Page text:
------------------------------------
It’s not clear how much Stalin knew about Pavlov or his work. His library contained a copy of the Russian edition of Pavlov’s
It is necessary first of all to quietly gather together the supporters of Pavlov, to organise them, allocate roles and then convene the conference of physiologists . . . where you should engage the opposition in a general battle. Without this the cause may collapse. Remember: for complete success you need to beat the enemy for sure.222
A joint Academy of Sciences and Academy of Medical Sciences ‘Scientific Session on the Physiological Teachings of Academician I. P. Pavlov’ duly took place in June 1950. With more than a thousand people in attendance, the leading doubters were criticised and subsequently demoted and a true believer placed in charge of a new Pavlov Institute of Physiology. This proved to be a temporary victory since within a couple of years of Stalin’s death the status quo ante had been restored. Zhdanov’s central committee Science Council was abolished and party interference in strictly scientific matters became frowned upon. Pavlovianism remained dominant but its critics recovered their place and status within the Academy.
Stalin believed himself to be a master of dialectical materialism – the Marxist methodology for understanding all aspects of human existence, including the natural world. He knew his limits, however, and generally stuck to subjects such as history, politics, economics and philosophy. However, in 1950 he intervened in a debate about linguistics focused on the views of the Anglo-Georgian language historian and theorist Nikolai Marr (1865–1934).
------------------------------------
Available data:

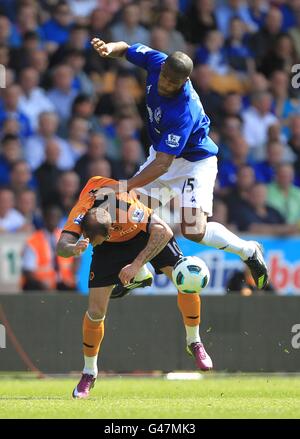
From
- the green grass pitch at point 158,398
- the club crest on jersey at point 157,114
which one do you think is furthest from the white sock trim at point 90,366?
the club crest on jersey at point 157,114

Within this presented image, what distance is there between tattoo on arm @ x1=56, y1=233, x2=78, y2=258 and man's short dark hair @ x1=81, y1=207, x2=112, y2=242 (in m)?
0.13

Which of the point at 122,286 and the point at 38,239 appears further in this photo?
the point at 38,239

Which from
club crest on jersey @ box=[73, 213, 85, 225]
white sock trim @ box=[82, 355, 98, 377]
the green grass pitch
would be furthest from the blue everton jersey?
the green grass pitch

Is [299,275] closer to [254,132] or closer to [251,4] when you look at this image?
[254,132]

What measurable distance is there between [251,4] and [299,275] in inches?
240

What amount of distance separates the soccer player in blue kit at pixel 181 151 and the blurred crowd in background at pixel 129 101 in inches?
161

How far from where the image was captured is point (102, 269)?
9.80 m

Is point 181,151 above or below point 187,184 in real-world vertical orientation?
above

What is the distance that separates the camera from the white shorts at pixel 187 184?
33.9 ft

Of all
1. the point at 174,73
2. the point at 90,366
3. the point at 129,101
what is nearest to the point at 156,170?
the point at 174,73

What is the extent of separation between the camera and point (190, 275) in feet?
32.0

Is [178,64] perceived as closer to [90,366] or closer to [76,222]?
[76,222]

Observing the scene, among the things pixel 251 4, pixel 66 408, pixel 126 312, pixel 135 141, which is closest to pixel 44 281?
pixel 126 312

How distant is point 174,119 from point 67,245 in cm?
158
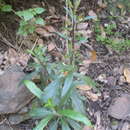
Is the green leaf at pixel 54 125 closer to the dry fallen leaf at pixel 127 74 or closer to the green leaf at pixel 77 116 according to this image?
the green leaf at pixel 77 116

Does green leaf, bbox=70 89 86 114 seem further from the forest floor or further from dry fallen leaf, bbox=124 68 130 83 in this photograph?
dry fallen leaf, bbox=124 68 130 83

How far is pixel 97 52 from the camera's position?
248cm

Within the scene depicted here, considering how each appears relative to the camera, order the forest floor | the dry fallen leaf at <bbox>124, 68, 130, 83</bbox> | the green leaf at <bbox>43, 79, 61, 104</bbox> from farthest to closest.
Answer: the dry fallen leaf at <bbox>124, 68, 130, 83</bbox> < the forest floor < the green leaf at <bbox>43, 79, 61, 104</bbox>

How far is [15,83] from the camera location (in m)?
1.98

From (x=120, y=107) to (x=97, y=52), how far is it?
1.84 ft

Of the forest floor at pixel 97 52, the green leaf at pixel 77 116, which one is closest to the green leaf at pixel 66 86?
the green leaf at pixel 77 116

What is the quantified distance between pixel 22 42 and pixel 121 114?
0.93 m

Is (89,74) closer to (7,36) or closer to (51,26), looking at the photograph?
(51,26)

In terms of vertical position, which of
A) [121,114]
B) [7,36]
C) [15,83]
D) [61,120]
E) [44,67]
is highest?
[7,36]

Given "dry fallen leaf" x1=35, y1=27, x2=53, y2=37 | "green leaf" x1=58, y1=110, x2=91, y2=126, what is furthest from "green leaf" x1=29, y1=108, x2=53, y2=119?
"dry fallen leaf" x1=35, y1=27, x2=53, y2=37

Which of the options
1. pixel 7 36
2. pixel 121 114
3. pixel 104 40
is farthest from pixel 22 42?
pixel 121 114

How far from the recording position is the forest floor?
208 cm

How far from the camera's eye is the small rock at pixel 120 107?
208 cm

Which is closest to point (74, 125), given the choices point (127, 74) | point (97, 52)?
------------------------------------
Set of tasks:
[1] According to the passage on Stalin and Pavlov, how many people attended the June 1950 session on Pavlov's physiological teachings?
[2] Say whether each statement agrees with the passage on Stalin and Pavlov, quoting the words that decide it. (a) The session on Pavlov's physiological teachings took place in June 1950. (b) Zhdanov's central committee Science Council remained in place after Stalin's death. (c) Stalin generally kept to subjects such as history, politics, economics and philosophy.
[3] Pick up the passage on Stalin and Pavlov where it stops and continue it.

Results for the exercise:
[1] More than a thousand people.

[2]
(a) Yes: "duly took place in June 1950."
(b) No: "Zhdanov’s central committee Science Council was abolished."
(c) Yes: "generally stuck to subjects such as history, politics, economics and philosophy."

[3]
Marr specialised in the languages of the Caucasus but believed all the world’s languages were related and had a common root in four basic syllables – SAL, BER, ROSH, YON. After the revolution he adapted his theories to Marxist categories. All languages were class-based, he argued, and changed in accordance with transformations of the economic bases of societies. In compliance with the Marxist base–superstructure metaphor, language was categorised as an aspect of the cultural-ideological superstructure of a society which in turn rested on a class-based socio-economic mode of production. All aspects of the superstructure, including language, were shaped and determined by class relations and the dynamics of the economic base. Different classes spoke different languages and the language of homologous classes in different countries had more in common with each other than with their compatriots who belonged to a different class. Language, Marr insisted, was a class question, not an national or ethnic one.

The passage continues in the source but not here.